Saturday, 30 March 2013

Turn on the lights!!!



Developing countries have had extremely limited options for safe waste disposal, especially for used and/or contaminated sharps (lancets, blades, syringes or hypodermic needles with or without attached tubing; broken glass items such as Pasteur pipettes and blood vials, and other invasive devices) that can cause injury and that are associated with significant risk of infection if indiscriminately disposed.
(Infectious waste can also include non-sharps, e.g., materials that have been in contact with blood, its derivatives, or other body fluids, e.g., bandages, swabs or items soaked with blood.) While generally less than 10% of health-care waste is considered infectious, many countries have poorly developed waste segregation practices. This complicates waste management since commingling sharps and other infectious waste with non-infectious waste will increase the amount of waste considered infectious that requires special treatment for safe treatment and disposal.

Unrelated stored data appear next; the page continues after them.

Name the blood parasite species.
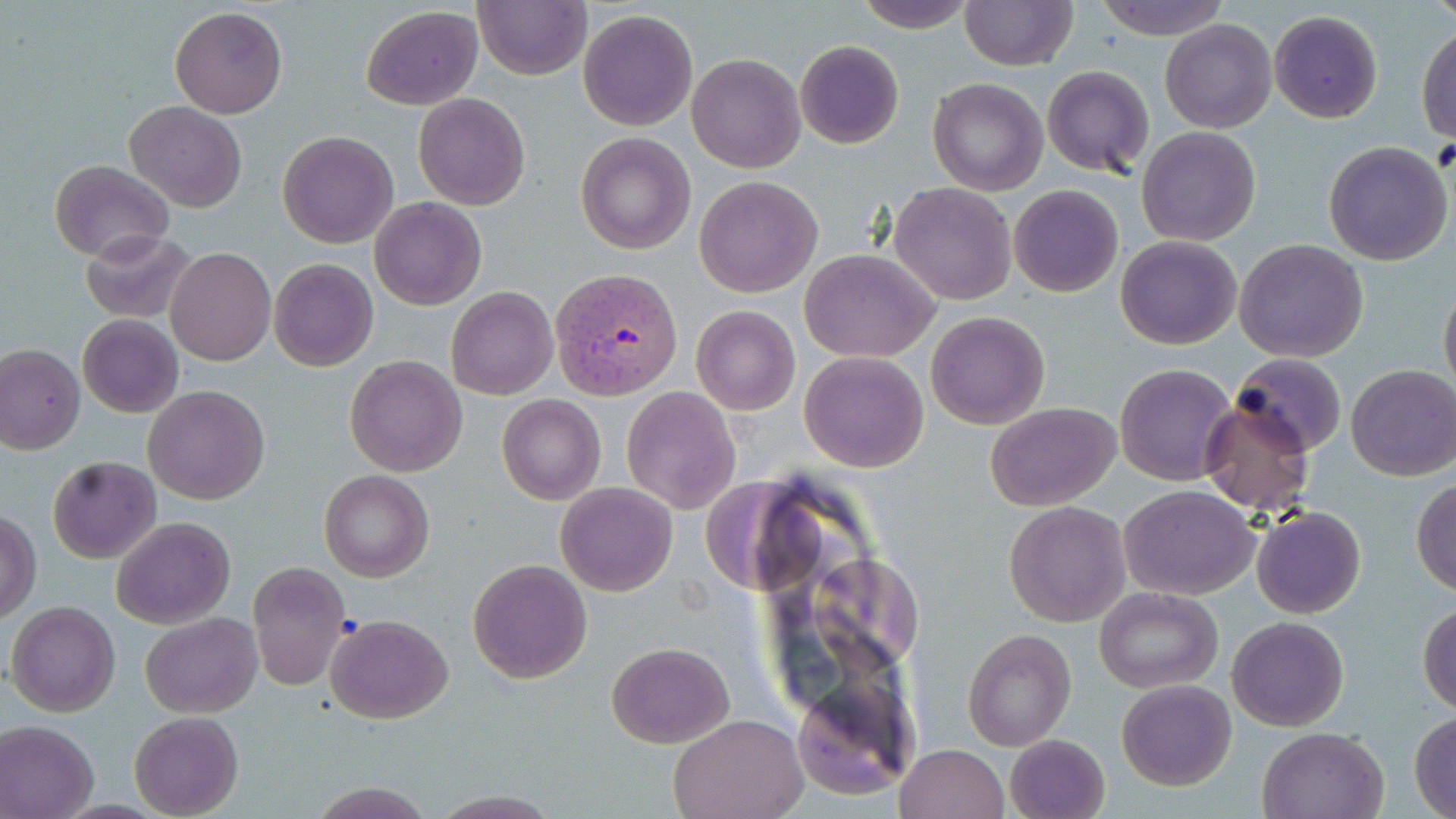

Plasmodium vivax.

Approximate bounding boxes as named x1/y1/x2/y2 corners in pixels. Plasmodium vivax-infected red blood cell locations: (x1=549, y1=266, x2=681, y2=397). Uninfected red blood cell locations: (x1=473, y1=0, x2=592, y2=80), (x1=852, y1=0, x2=978, y2=32), (x1=958, y1=0, x2=1077, y2=70), (x1=1093, y1=0, x2=1233, y2=39), (x1=169, y1=6, x2=288, y2=117), (x1=360, y1=6, x2=482, y2=110), (x1=577, y1=8, x2=699, y2=132), (x1=1268, y1=10, x2=1383, y2=123), (x1=1158, y1=19, x2=1278, y2=134), (x1=1416, y1=23, x2=1456, y2=144), (x1=794, y1=40, x2=904, y2=149), (x1=686, y1=54, x2=807, y2=173), (x1=1042, y1=66, x2=1156, y2=177), (x1=928, y1=78, x2=1048, y2=195), (x1=413, y1=93, x2=530, y2=210), (x1=126, y1=101, x2=246, y2=212), (x1=1135, y1=126, x2=1260, y2=248), (x1=276, y1=131, x2=399, y2=247), (x1=576, y1=132, x2=695, y2=254), (x1=1324, y1=141, x2=1454, y2=266), (x1=50, y1=160, x2=173, y2=261), (x1=694, y1=176, x2=822, y2=297), (x1=889, y1=183, x2=1016, y2=304), (x1=1009, y1=186, x2=1123, y2=297), (x1=370, y1=197, x2=487, y2=310), (x1=79, y1=229, x2=194, y2=323), (x1=1115, y1=236, x2=1241, y2=350), (x1=1234, y1=238, x2=1368, y2=363), (x1=167, y1=246, x2=277, y2=366), (x1=799, y1=248, x2=940, y2=363), (x1=269, y1=258, x2=378, y2=371), (x1=1439, y1=278, x2=1456, y2=398), (x1=447, y1=288, x2=557, y2=400), (x1=691, y1=304, x2=801, y2=415), (x1=925, y1=310, x2=1050, y2=429), (x1=78, y1=314, x2=184, y2=419), (x1=0, y1=344, x2=84, y2=453), (x1=799, y1=351, x2=929, y2=473), (x1=1228, y1=352, x2=1348, y2=456), (x1=345, y1=355, x2=468, y2=477), (x1=1115, y1=363, x2=1236, y2=485), (x1=1347, y1=365, x2=1456, y2=481), (x1=144, y1=385, x2=271, y2=504), (x1=622, y1=386, x2=740, y2=513), (x1=497, y1=394, x2=605, y2=505), (x1=1199, y1=398, x2=1317, y2=516), (x1=984, y1=401, x2=1122, y2=513), (x1=47, y1=457, x2=160, y2=564), (x1=318, y1=468, x2=433, y2=582), (x1=1411, y1=478, x2=1456, y2=597), (x1=555, y1=482, x2=678, y2=596), (x1=1118, y1=484, x2=1261, y2=599), (x1=1003, y1=501, x2=1131, y2=627), (x1=1250, y1=506, x2=1365, y2=619), (x1=1, y1=509, x2=40, y2=621), (x1=112, y1=517, x2=235, y2=628), (x1=467, y1=558, x2=592, y2=684), (x1=247, y1=561, x2=351, y2=690), (x1=1093, y1=586, x2=1223, y2=693), (x1=6, y1=601, x2=121, y2=718), (x1=1419, y1=602, x2=1456, y2=715), (x1=326, y1=612, x2=453, y2=722), (x1=141, y1=613, x2=261, y2=717), (x1=1228, y1=615, x2=1348, y2=730), (x1=963, y1=627, x2=1075, y2=751), (x1=607, y1=643, x2=731, y2=747), (x1=1115, y1=680, x2=1237, y2=789), (x1=790, y1=688, x2=915, y2=803), (x1=129, y1=711, x2=243, y2=819), (x1=667, y1=711, x2=808, y2=819), (x1=1409, y1=712, x2=1455, y2=818), (x1=0, y1=721, x2=98, y2=819), (x1=1257, y1=726, x2=1388, y2=818), (x1=1004, y1=734, x2=1110, y2=819), (x1=895, y1=744, x2=1010, y2=819). 1000x magnification. Image is 1456×819 pixels. May-Grünwald-Giemsa stain. Thin blood film. Light microscopy. One field of a larger specimen.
Classify this cell by malaria status.
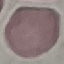
It is uninfected.

Summary:
  - Preparation: thin smear
  - Stain: Giemsa
  - Image type: cell patch, automatically extracted from a larger field of view and resized to 64 × 64 pixels
  - Capture: smartphone camera at the microscope eyepiece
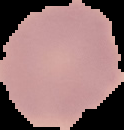
Image is 124×130 pixels. From a thin blood smear. Segmented cell region on a black background. Result: no malaria parasites seen.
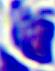

modality = photomicrograph
identification = white blood cell
magnification = 400x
Name the parasite shown.
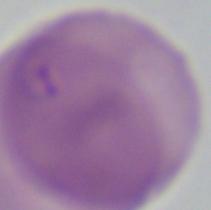
Babesia.

Summary:
  - Modality: photomicrograph
  - Magnification: 1000x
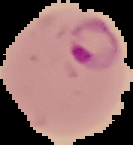

From a thin blood film. Image is 133×145 pixels. The area outside the segmented cell region is set to black. Malaria status: parasitized.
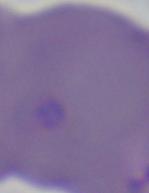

Resources are extremely limited in many countries, especially in remote areas. Consequently, open pit burning is still widely practiced for health-care waste including sharps, though this practice is objectionable due to emissions, the incomplete disinfection and destruction of the waste, and community complaints.
The volume of health-care waste varies by the size and activity of the clinic/hospital/provider. Small rural clinics may generate relatively small quantities of infectious waste, e.g., 1 to 10 kg of sharps per month. Quantities can be orders of magnitude greater at large urban clinics and hospitals. Quantities can greatly increase during immunization campaigns, e.g., the 2001 measles mass immunization campaign in West Africa (covering all or part of six countries) vaccinated 17 million children and generated nearly 300 tons of injection-related waste. Throughout the developing world, WHO estimates that routine immunizations of children under one year and immunization of women of childbearing age with tetanus toxoid accounted for over one billion injections in 1998, while measles control/elimination activities and disease-outbreak control operations accounted for another 200 million injections in the same year (WHO 1999). These 1.2 billion injections are estimated to produce 12 000 to 20 000 tons of infectious waste. Additional immunizations are anticipated as new vaccines appear and for the poorest countries where vaccines are needed most.
Safe waste disposal options are needed to deal with these quantities, as well as the wastes generated by routine health-care provision.
Incineration has been used for many years. Incineration can destroy or inactive infectious waste, provide significant (>90%) mass and volume reduction of the waste, and render materials (syringes, etc.) unusable. Moreover, it generates enough electricity to carry the burden of one district at a time. Incineration plants provide thermal recycling of refuse fuels. In particular waste and garbage from the following are burned: Waste from private households, Local waste, and Industrial waste. Due to rising amounts of garbage, as well as a stronger environmental awareness, waste incineration is of an ever greater importance. Garbage in many countries was and is still disposed of by simply throwing it on to garbage dumps or in landfills. The decomposition of this garbage on the dumps creates a dangerous mixture of toxic effluents, gases and chemicals, which can endanger the groundwater. By burning the garbage in combustion plants, this danger can be avoided and the energy created in the burning process can be captured and re-used.
Everywhere, where population, industry and prosperity grow, waste incineration can represent safe disposal of waste. Incineration plants are from a process point of view comparable to conventional coal-fired power stations. Many plant components are the same. The capacity or size of an incineration plant is however limited to the garbage amounts which can be burned per year. A medium size plant will burn on average 200,000 tonn of garbage per year.
In developed countries, recent regulatory initiatives have significantly changed the utilization, design and operation of incinerators. In developing countries, controlled air incineration using low cost engineered small-scale facilities has been promoted by national governments and UNICEF and is currently used in a number of countries, often with external support. Small-scale incinerators may be built on-site, locally constructed, fixed and/or portable. Units typically operate for 1 to 6 hours per week or month in a batch or intermittent mode to destroy sharps and other health-care waste. For example, the brick incinerators, designed at De Montfort University by JD Pickens, have been introduced into both remote and urban areas in several countries, e.g., West and East Africa, Kosovo, Sri Lanka, etc. When new and appropriately operated and maintained, these high thermal capacity incinerators can achieve relatively high operating temperatures (700 to 800 C), largely destroying the waste and helping to reduce production and emissions of dioxins and furans in stack gases and ash.